Talvez Belo Horizonte seja hoje um caso único na política brasileira. Primeiro do lado do poder: as notícias quase não circulam fora de Minas, o que permite aos políticos fazer o que bem entendem e ainda serem admirados como salvadores da pátria. É o caso do ex-governador e atual senador Aécio Neves, que criou um sistema de censura branca em todo o estado, fez muita demagogia, manteve tudo como estava antes dele ou piorou um pouco mais alguns pontos. Para sair bonito na fita, criou um centro administrativo nos confins da cidade, dificultando o acesso do povo ao poder de uma maneira pomposa – o projeto do cidade administrativa (que ganhou o apelido de Nevesland) é de Oscar Niemeyer. No mais, muita corrupção, drogas e arbitrariedade, coisas que não aparecem na revista Caras. Outro que sai bonito na fita é o atual prefeito de Belo Horizonte, Márcio Lacerda. Amigo dos endinheirados, trata a cidade como uma empresa – que ele administra com pouquíssima visão de futuro, já que seu projeto mais ambicioso é a imediatista Copa do Mundo. Recentemente, apareceu em pesquisas como o prefeito brasileiro com maior nível de aprovação, embora exista um movimento Fora Lacerda! e inumeráveis manifestações cotidianas nas ruas e nas redes sociais contra ele.
Mas não são só as falcatruas que passam de liso para os ansiosos de informação. Desde que Márcio Lacerda proibiu o uso da Praça da Estação para atividades públicas, começou a surgir um movimento alegre e carnavalesco na cidade que está gerando a maior dor de cabeça para a prefeitura. Incomodados com a proibição, jovens da cidade decidiram fazer a “Praia da Estação” e esta passou a ser um importante ponto de encontro, para o qual converge a maioria dos os movimentos de contestação política da cidade. Me lembro das vezes em que fui: uma hora em que se pode estar livre dos afazeres cotidianos, conversando livremente sobre as coisas da cidade. Nos intervalos entre um papo e outro, toma-se um refrescante banho na fonte da praça, aos gritos de “Hei, polícia, a praia é uma delícia!”. Márcio Lacerda, sem querer, transformou a Praça da Estação numa Ágora, e agora a coisa cresce cada dia mais.
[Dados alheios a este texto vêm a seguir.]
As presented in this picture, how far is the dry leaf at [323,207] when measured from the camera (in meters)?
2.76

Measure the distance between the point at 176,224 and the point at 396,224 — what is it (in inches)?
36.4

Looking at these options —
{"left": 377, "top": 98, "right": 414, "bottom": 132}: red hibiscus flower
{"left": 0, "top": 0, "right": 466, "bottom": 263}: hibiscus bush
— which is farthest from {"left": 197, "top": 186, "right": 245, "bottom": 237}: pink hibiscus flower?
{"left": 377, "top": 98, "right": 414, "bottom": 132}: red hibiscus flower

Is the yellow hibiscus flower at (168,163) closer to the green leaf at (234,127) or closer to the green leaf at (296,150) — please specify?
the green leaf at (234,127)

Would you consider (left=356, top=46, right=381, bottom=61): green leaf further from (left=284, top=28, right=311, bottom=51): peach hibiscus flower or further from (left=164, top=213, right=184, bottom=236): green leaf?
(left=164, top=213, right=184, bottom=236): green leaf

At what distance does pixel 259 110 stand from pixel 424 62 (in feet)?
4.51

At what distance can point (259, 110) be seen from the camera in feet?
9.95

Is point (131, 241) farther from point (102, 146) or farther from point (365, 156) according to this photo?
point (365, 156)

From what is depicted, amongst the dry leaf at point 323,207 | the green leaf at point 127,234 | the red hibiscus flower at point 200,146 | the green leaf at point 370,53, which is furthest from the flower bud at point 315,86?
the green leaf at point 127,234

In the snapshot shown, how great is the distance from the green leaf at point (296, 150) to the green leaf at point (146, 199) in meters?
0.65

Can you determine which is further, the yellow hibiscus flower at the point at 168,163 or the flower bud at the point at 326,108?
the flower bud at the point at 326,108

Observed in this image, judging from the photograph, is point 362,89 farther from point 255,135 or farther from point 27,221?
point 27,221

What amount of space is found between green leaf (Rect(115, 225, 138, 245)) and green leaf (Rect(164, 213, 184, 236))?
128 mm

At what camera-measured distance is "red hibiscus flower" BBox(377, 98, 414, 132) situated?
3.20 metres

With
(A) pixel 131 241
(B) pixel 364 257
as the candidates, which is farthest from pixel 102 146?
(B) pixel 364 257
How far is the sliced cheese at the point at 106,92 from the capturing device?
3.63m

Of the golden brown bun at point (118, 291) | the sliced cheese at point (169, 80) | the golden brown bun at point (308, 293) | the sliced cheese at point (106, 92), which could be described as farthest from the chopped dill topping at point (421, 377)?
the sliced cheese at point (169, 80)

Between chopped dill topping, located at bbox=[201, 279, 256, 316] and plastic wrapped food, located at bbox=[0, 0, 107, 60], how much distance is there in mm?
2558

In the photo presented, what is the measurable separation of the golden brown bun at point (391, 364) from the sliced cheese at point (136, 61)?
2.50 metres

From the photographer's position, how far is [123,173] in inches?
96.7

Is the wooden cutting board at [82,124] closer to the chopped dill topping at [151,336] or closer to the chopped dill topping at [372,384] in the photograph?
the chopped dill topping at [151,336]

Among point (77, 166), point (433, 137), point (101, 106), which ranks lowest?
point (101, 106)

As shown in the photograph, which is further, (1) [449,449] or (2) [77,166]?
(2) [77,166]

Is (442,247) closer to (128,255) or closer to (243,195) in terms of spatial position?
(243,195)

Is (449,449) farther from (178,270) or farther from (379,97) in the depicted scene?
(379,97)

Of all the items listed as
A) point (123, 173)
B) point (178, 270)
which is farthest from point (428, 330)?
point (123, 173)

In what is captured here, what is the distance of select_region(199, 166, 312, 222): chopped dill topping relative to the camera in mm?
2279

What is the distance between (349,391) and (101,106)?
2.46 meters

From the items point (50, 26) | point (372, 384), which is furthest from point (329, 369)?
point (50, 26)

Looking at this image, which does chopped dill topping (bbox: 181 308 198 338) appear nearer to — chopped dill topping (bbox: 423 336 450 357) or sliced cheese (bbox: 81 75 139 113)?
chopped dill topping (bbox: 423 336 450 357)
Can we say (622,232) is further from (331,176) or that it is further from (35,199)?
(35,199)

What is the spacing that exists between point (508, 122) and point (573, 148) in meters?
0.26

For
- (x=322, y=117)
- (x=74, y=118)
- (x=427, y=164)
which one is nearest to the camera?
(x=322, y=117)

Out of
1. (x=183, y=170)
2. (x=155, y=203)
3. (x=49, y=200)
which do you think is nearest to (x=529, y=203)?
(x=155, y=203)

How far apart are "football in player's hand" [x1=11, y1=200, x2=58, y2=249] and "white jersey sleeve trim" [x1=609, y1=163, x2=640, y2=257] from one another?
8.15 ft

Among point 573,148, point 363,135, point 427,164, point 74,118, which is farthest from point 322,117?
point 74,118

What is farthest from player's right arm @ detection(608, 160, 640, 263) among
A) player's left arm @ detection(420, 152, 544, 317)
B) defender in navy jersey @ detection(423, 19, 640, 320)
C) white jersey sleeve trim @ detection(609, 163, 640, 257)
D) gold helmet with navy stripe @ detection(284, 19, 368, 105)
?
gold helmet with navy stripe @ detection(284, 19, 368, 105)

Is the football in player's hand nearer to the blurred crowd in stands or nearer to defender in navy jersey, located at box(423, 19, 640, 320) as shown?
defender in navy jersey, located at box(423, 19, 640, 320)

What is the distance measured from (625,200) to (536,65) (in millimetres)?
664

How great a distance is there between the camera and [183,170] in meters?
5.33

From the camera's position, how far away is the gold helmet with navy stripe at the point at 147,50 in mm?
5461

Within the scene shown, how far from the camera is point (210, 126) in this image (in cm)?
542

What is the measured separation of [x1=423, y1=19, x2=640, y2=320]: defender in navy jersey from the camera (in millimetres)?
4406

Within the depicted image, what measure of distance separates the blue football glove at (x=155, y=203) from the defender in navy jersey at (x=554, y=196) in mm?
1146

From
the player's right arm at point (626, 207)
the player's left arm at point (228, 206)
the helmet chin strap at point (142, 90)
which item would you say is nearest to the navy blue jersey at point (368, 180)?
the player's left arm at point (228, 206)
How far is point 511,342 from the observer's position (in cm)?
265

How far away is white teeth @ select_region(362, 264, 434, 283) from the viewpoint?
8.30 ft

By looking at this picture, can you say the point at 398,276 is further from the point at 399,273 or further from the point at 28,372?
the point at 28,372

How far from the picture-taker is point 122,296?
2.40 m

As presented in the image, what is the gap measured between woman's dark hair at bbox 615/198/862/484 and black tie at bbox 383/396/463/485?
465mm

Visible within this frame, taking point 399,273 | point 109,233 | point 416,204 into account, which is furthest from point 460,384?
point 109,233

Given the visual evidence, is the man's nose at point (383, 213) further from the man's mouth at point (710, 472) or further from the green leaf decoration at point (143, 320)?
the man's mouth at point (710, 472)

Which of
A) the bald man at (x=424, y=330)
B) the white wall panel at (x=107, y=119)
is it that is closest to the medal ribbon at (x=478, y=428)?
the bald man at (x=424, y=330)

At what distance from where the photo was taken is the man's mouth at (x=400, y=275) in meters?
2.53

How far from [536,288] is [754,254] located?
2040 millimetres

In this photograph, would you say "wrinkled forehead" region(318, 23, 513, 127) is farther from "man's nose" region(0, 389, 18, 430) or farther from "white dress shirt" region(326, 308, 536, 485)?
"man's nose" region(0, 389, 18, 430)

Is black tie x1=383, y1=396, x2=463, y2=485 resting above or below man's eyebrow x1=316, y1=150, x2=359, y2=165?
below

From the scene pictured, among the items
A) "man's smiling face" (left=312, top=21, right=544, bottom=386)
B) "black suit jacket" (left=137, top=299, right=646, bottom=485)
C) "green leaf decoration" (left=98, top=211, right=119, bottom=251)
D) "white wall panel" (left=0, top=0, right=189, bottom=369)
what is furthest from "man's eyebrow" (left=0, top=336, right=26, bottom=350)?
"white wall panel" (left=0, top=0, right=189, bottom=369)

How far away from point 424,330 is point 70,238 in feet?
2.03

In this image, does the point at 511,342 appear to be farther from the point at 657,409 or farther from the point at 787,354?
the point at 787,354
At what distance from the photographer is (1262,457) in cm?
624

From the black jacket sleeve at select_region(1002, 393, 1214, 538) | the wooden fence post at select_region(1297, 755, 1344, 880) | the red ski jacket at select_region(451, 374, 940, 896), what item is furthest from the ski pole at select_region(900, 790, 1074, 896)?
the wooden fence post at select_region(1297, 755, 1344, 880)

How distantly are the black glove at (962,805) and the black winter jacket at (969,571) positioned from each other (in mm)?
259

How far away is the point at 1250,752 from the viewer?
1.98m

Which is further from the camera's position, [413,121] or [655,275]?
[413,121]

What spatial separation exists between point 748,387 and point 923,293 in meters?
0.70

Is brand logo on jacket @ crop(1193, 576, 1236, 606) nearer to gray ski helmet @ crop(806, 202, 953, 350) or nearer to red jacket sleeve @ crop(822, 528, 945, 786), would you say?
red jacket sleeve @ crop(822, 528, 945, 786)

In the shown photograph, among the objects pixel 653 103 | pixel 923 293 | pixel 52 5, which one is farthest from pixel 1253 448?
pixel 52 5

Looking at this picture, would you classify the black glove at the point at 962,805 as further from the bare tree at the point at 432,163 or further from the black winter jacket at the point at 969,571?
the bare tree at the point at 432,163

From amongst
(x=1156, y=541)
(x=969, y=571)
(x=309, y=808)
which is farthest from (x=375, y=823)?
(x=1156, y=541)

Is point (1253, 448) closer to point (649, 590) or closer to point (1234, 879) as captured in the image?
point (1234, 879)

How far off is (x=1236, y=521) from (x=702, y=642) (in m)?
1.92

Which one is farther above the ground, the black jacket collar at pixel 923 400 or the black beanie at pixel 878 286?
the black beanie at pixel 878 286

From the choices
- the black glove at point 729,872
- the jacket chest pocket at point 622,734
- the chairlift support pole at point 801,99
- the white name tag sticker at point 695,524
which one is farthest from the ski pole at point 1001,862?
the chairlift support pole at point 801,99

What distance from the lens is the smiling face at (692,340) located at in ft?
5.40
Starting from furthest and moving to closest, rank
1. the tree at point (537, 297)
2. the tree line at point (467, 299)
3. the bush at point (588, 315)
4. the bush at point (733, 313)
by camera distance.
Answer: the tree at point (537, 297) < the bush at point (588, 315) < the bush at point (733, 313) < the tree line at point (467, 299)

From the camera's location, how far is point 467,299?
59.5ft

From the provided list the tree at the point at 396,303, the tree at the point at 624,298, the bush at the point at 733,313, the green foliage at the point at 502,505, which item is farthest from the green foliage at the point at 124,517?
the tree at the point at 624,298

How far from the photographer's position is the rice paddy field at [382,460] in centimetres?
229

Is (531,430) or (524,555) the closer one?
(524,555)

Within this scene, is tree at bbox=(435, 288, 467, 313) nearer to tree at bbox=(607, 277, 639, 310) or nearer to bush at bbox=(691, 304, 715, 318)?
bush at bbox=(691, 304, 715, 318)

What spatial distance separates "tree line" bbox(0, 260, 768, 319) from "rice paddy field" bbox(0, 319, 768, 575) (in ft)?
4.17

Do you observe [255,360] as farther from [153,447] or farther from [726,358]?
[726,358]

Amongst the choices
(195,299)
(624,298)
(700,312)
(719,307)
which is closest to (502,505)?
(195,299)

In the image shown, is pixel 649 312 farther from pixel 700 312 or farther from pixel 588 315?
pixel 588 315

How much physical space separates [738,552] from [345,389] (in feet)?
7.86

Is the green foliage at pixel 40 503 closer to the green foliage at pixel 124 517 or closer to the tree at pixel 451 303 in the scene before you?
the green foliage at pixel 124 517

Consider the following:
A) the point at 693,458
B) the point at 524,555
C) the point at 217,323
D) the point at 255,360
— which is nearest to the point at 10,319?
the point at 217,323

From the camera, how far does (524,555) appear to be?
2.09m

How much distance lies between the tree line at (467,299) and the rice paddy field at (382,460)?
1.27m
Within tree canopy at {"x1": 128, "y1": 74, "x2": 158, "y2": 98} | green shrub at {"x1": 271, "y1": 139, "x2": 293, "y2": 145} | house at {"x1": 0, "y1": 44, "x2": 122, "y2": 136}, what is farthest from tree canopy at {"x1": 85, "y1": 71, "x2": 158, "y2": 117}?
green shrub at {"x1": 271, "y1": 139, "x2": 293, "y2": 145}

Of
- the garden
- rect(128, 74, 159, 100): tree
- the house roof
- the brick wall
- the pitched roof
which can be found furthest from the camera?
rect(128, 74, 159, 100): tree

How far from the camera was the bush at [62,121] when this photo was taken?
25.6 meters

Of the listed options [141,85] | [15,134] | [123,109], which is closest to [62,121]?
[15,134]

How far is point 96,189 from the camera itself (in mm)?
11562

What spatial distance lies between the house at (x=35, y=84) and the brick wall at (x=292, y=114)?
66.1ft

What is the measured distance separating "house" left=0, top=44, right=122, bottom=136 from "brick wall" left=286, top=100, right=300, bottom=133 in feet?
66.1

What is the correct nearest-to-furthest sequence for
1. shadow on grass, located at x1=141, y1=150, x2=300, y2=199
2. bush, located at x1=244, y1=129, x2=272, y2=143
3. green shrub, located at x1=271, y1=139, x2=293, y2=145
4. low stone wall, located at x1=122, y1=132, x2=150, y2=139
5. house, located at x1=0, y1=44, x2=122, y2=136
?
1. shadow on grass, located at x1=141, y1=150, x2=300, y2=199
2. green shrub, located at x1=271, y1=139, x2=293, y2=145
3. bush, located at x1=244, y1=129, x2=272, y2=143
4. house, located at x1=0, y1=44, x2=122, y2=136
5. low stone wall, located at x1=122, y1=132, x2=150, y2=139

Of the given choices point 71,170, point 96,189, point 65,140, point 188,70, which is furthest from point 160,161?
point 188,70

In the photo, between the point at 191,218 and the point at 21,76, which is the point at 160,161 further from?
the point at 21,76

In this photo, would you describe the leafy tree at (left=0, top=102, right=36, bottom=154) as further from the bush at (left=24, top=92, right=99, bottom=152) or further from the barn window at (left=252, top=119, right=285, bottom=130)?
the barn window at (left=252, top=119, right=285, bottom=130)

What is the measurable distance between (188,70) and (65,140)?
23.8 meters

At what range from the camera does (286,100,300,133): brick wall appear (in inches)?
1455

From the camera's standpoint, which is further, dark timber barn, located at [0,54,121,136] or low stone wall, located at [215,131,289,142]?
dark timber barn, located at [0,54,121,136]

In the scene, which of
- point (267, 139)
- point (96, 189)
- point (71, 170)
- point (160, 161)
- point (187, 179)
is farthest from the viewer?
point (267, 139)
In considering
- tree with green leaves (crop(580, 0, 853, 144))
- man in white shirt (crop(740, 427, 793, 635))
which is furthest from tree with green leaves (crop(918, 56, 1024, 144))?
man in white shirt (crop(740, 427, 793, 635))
Envolvidos com as questões urbanas da cidade, a população se une para reclamar seus direitos. Momento memorável aconteceu na última quinta-feira (dia 09/fev). Eis o caso: os vereadores belorizontinos haviam decidido que mereciam um reajuste salarial de 61,8%. A notícia foi escandalosa e a imprensa local não deixou o caso em brancas nuvens. O povo protestou. Resultado: o prefeito vetou o aumento. Os vereadores bateram o pé. Se reuniram novamente para votar a derrubada do veto. Porém desta vez, havia uma multidão assistindo, filmando, protestando, pressionando. Os vereadores não tiveram a coragem de manter o veto contra a vontade dos manifestantes (clique aqui para assistir a alguns momentos da votação). Comentário geral: “Com o povo em cima, a coisa anda”.
É bonito ver que essa mudança de atitude, esse desejo de participação tenha surgido por dentro da alegria e da paz. Não sei de nenhuma notícia de manifestante que tenha tentado agredir alguém, machucar um colega ou mesmo um policial. Nada disso. Tudo é feito em meio ao clima carnavalesco que, de repente, tomou conta da cidade. Quando a coisa vai por esse lado, não há nada que as autoridades consigam fazer. A coisa penetra na alma do povo e todo mundo dança, pula, batuca. Não foi o que ocorreu com a canção “Na coxinha da madrasta”, de Flávio Henrique (clique aqui para ouvi-la na voz de Juliana Perdigão)? O autor a havia disponibilizado na internet para participar do Concurso de Marchinhas Mestre Jonas. Mas eis que, ofendido com o caso, o vereador Leo Burguês resolveu acionar seu advogado e ameaçar o compositor, acusando-o de ofensa e difamação. Restultado: por causa disto, a marchinha ganhou ainda maior notoriedade. O povo entusiasmado reduplicou e disponibilizou a canção em blogs, colocou a letra nas redes sociais e protestou muito. “Tira a mão/tira a mão/é hora de dar um basta/a grana da população foi parar/na cozinha da madrasta”, diz o refrão da marchinha que ganhou o concurso e certamente se tornará um hino pela mudança de atitude dos políticos na cidade. Caso raro: a notícia acabou se espalhando para fora de Minas. Aí está um fato que pode estragar de vez a carreira política de Leo Burguês.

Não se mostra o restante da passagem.